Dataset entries
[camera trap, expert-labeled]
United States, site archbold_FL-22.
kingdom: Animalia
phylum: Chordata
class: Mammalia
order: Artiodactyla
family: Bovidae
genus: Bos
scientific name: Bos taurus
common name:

Task directions
Once you have read the records, write every one of them out again exactly.

Final answer
[camera trap, expert-labeled]
United States, site archbold_FL-22.
kingdom: Animalia
phylum: Chordata
class: Mammalia
order: Artiodactyla
family: Bovidae
genus: Bos
scientific name: Bos taurus
common name:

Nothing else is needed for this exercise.